As most of these watchdogs share the same common architecture and functionality, it was natural to write a single configurable application that will might spare some developers time and effort in the future.
This watchdog application is written in Python 2.* It will support running in the background as a Windows Service or a Unix Daemon. Every once an in a while (configurable period of time) it will perform the following steps:
- Check if the target (watched) application is alive. If not, it will handle it
- Check if the target uses too much memory (configurable). If it is, it will handle it
- Check if the target is using too much CPU (configurable). If it is, it will handle it
Handle it means that you can configure the watchdog to do a certain configurable set of options, e.g. stop/start/restart/alert
You can choose to use one of the following ways to distribute this application:
- Integrate this code into your existing application
- Create a binary executable by running
generate.sh
from inside thebin
directory - Create *.rpm and *.deb packages by running
pack.sh
from the root directory
When you create a such a package, it includes:
- The binary executable created by running
generate.sh
from inside thebin
directory - The SysV init script from the project's root dir
- The config.json file from the root dir
- The LICENSE and README files
So, make sure to update the configuration file according to your needs.
The application requires a single configuration file in JSON format to operate. The JSON is split into segments according to the internal modules of the app.

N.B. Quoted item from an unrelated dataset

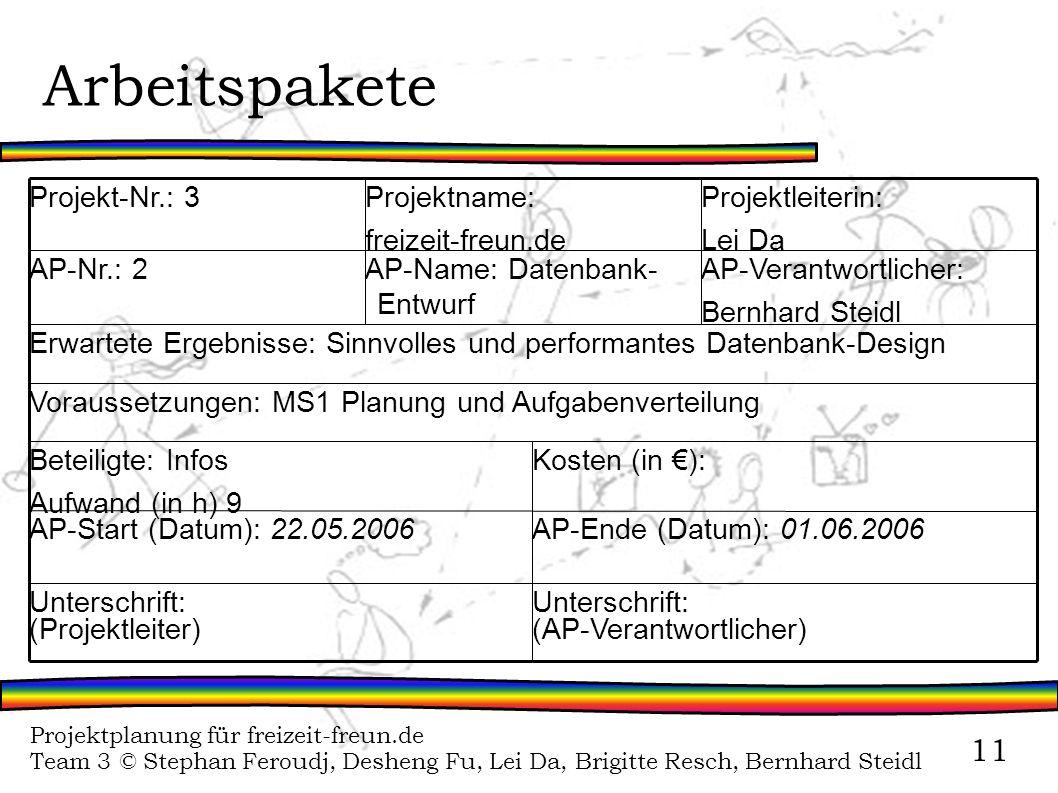 Projektplanung für freizeit-freun.de Team 3 © Stephan Feroudj, Desheng Fu, Lei Da, Brigitte Resch, Bernhard Steidl 11 Arbeitspakete Unterschrift: (AP-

The configuration file is a single JSON object. This root JSON object shoud contain exactly two keys:
- log: Holds the log infrastructure configuration
- watchdogs: Holds the configuration for the different watchdogs
{
"log": {
// REQUIRED: log infrastrucure configuration, see log section
},
"watchdogs": {
// REQUIRED: configuration for the diffent watchdogs
}
}
The log infrastructure requires the following values:
- dir: The directory to write the log files to
- level: A numeric values specifying the threshold of the logger (See following list)
Example:
"log": {
"dir": "/var/log/bulldog/",
"level": 20
}
Just specify an absolute or relative path.
If you wish to write the log files to the same dir as the binary, just use "."

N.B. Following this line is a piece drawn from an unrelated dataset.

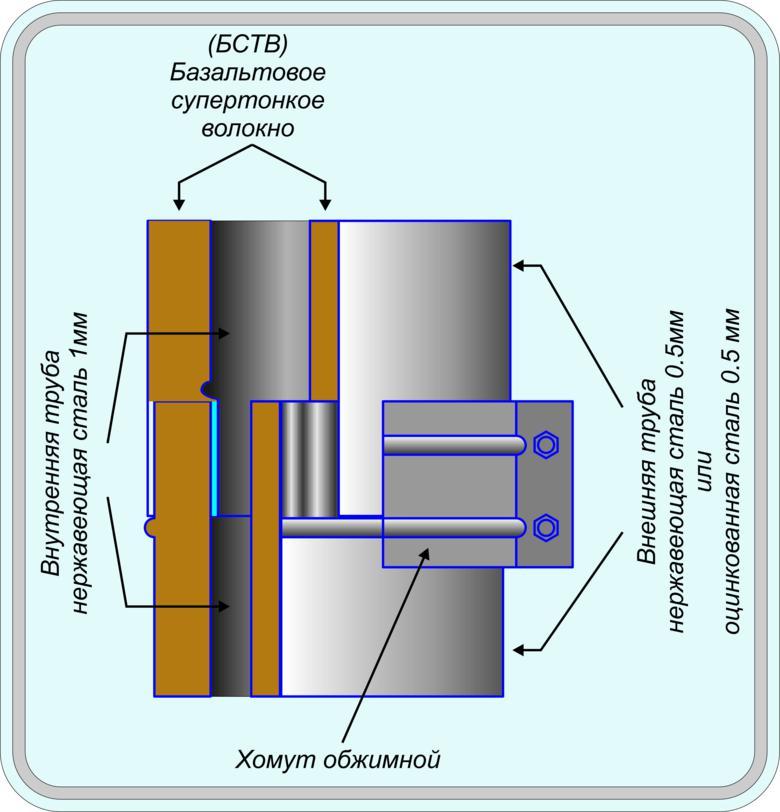 Схема сборки двухконтурной дымоходной трубы «сэндвич»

The supported log levels are:
- 10 = DEBUG
- 20 = INFO
- 30 = WARNING
- 40 = ERROR
- 50 = CRITICAL
The recommended value is 20 = INFO.
The watchdog configuration may contain multiple keys, each is a custom name for an application we want to watch, and their respectful values are the configurations we should use for watching these applications.
The keys have no formatting restrictions.
watchdogs: {
"app1": {
// Here comes the configuration for app1's watchdog
},
"app2": {
// Here comes the configuration for app2's watchdog
},
...
"appN": {
// Here comes the configuration for appN's watchdog
}
}
Each of the watchdogs is configured in a modular manner. The watchdog is comprised of multiple components, each configured seperately:
"appN": {
"handler": {
// Here comes the handler's configuration
},
"inspector": {
// Here comes the inspector's configuration
},
"cycler": {
// Here comes the cycler's configuration
}
}
See the following section to understand each component configuration.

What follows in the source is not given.